At the end of the story, Muhammad Ali seemed more devastated at the end when Rehana didn’t end up getting the passport to England. He, along with other people in the country assumed that a young woman would want and should want to uproot everything that she had in India to go England because there was a man waiting for her. I also think that by having Ali narrate the story, we gain so much more than if Rehana were to narrate it. We get to see how much they (the people of India, represented by Ali) expected out of a young lady.

However, Rehana ends up overturning those assumptions and actually uses the advice that she was given by Ali to bomb her interview and get denied the passport. Ali couldn’t seem to grasp why a young woman would want to stay in India and I think that says a lot about the society that she was in. I guess the moral of the story was to not assume. It sounds like such a simple task and we learn it from we are very young, “don’t judge a book by its cover”! However, it’s almost as if it’s second nature to see something and automatically assume and judge that thing without even getting to know that person, or thing, or whatever it is.

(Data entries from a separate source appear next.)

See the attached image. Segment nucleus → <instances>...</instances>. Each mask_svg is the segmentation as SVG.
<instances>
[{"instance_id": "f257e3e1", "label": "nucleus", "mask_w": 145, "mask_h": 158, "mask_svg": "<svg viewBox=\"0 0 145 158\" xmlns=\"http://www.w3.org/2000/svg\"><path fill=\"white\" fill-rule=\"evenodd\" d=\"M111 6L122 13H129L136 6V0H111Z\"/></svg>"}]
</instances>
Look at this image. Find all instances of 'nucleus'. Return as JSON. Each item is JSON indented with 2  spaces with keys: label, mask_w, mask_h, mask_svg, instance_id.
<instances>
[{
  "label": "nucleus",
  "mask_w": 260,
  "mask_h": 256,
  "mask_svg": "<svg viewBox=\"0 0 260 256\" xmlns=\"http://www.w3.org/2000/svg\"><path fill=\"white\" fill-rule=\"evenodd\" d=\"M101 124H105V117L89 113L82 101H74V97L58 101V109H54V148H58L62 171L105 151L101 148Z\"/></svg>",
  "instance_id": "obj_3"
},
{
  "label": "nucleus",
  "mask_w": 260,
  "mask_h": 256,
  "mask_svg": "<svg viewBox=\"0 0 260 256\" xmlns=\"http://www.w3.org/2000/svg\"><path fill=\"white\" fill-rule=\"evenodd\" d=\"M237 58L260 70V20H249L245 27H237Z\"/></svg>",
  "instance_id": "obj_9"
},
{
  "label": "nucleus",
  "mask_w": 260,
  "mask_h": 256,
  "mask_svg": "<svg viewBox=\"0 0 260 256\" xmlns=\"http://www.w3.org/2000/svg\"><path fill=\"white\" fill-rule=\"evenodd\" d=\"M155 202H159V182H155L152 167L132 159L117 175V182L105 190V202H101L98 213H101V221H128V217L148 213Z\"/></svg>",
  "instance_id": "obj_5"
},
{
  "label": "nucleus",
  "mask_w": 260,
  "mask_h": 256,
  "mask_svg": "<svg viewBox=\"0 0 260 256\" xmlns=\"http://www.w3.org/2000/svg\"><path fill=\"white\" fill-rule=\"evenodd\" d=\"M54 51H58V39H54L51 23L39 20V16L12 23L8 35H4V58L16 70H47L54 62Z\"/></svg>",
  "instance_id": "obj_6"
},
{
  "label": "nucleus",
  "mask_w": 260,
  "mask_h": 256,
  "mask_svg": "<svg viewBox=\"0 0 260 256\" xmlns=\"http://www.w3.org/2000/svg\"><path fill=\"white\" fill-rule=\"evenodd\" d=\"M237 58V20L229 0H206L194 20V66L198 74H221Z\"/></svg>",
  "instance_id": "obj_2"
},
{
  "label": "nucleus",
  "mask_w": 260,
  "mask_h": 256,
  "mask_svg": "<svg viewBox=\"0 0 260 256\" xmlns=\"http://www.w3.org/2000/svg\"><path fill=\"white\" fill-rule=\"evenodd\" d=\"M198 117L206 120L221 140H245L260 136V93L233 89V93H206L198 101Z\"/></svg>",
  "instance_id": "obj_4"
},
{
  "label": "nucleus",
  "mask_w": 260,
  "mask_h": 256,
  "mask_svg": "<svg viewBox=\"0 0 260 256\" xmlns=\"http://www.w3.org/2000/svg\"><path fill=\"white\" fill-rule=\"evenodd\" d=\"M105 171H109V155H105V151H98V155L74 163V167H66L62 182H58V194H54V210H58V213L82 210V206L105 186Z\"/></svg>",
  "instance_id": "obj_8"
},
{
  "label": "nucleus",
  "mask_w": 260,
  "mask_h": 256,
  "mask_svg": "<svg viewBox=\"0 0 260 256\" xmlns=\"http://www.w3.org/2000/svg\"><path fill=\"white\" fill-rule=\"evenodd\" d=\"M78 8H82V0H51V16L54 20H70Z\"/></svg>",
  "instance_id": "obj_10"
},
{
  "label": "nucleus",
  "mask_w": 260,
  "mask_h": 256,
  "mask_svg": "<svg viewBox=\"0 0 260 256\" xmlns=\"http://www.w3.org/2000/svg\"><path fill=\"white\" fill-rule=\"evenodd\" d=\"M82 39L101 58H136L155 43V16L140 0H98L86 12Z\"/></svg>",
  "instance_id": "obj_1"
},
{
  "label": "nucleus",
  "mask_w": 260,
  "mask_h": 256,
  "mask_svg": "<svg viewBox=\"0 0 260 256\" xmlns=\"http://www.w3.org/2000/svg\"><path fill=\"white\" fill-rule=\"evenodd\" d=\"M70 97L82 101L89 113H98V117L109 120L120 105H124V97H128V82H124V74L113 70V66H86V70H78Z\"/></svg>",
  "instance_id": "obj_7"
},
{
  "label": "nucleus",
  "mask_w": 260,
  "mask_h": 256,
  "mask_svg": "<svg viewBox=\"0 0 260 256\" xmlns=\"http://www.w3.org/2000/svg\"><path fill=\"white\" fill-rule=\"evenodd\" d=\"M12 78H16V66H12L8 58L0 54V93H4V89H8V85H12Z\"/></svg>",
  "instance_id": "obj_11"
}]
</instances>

I think this is what most of these authors have been trying to do with the works that we have read so far. We have in Hau’ofa, the overcoming of assumptions that traditional medicine and modern medicine had about each other. In the end, they both ended up working together to help Oilei take care of his problem. In “Potiki” when the father lost his job, other characters assumed that the family was going to become destitute and he was thinking quite the opposite. Now he had time to actually look after the land and live off of it like they are supposed to. Most of novels/essays have been tools for us to use to overturn certain assumptions that we may have had before reading them.